======== Passage to read ========

AWS Cloud Operations Blog
Gain operational insights for NVIDIA GPU workloads using Amazon CloudWatch Container Insights
As machine learning models grow more advanced, they require extensive computing power to train efficiently. Many organizations are turning to GPU-accelerated Kubernetes clusters for both model training and online inference. However, properly monitoring GPU usage is critical for machine learning engineers and cluster administrators to understand model performance and to optimize infrastructure utilization. Without visibility into how models are utilizing the GPU resources over time, it is difficult to optimize cluster utilization, troubleshoot anomalies, and ensure models are training as quickly as possible. Machine Learning experts needs an easy-to-use observability solution to monitor GPUs to correlate metric patterns with model behaviour and infrastructure utilization.
For workloads that require distributed training, Elastic Fabric Adapter (EFA) metrics become important along with the individual node performance because understanding the performance of inter-node communication during distributed model training is another aspect of validating model performance and infrastructure health.
Historically customers needed to manually install multiple agents like NVIDIA DCGM exporter for GPU metrics and depend on custom built Prometheus Node exporters for EFA metrics. . Additionally, you need to build custom dashboards and alarms to visualize and monitor these metrics. To address the challenges of monitoring GPUs on Amazon Elastic Kubernetes Service (Amazon EKS) along with the performance of inter-node communication for EFAs, Amazon CloudWatch has extended Container Insights for Amazon EKS with accelerated compute observability including the support for NVIDIA GPUs and EFAs.

======== Stored data ========

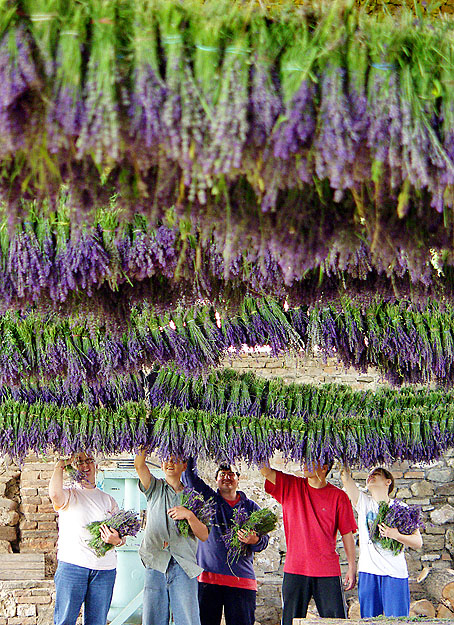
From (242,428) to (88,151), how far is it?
3.41 meters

========

→ Objectives:
A. Decide whether each statement below agrees with the Container Insights article. Answer yes or no for each, and quote the words of the article that settle it.
(i) Customers once had to install agents such as the NVIDIA DCGM exporter by hand to collect GPU metrics.
(ii) EFA metrics become important chiefly for workloads running on a single node.
(iii) Amazon CloudWatch extended Container Insights for Amazon EKS to support both NVIDIA GPUs and EFAs.
B. Duplicate the Container Insights article from the words "Historically customers needed" up to and including the words "GPUs and EFAs.".

→ Task results:
A.
(i) Yes: "Historically customers needed to manually install multiple agents like NVIDIA DCGM exporter for GPU metrics"
(ii) No: "For workloads that require distributed training, Elastic Fabric Adapter (EFA) metrics become important"
(iii) Yes: "Amazon CloudWatch has extended Container Insights for Amazon EKS with accelerated compute observability including the support for NVIDIA GPUs and EFAs"

B.
Historically customers needed to manually install multiple agents like NVIDIA DCGM exporter for GPU metrics and depend on custom built Prometheus Node exporters for EFA metrics. . Additionally, you need to build custom dashboards and alarms to visualize and monitor these metrics. To address the challenges of monitoring GPUs on Amazon Elastic Kubernetes Service (Amazon EKS) along with the performance of inter-node communication for EFAs, Amazon CloudWatch has extended Container Insights for Amazon EKS with accelerated compute observability including the support for NVIDIA GPUs and EFAs.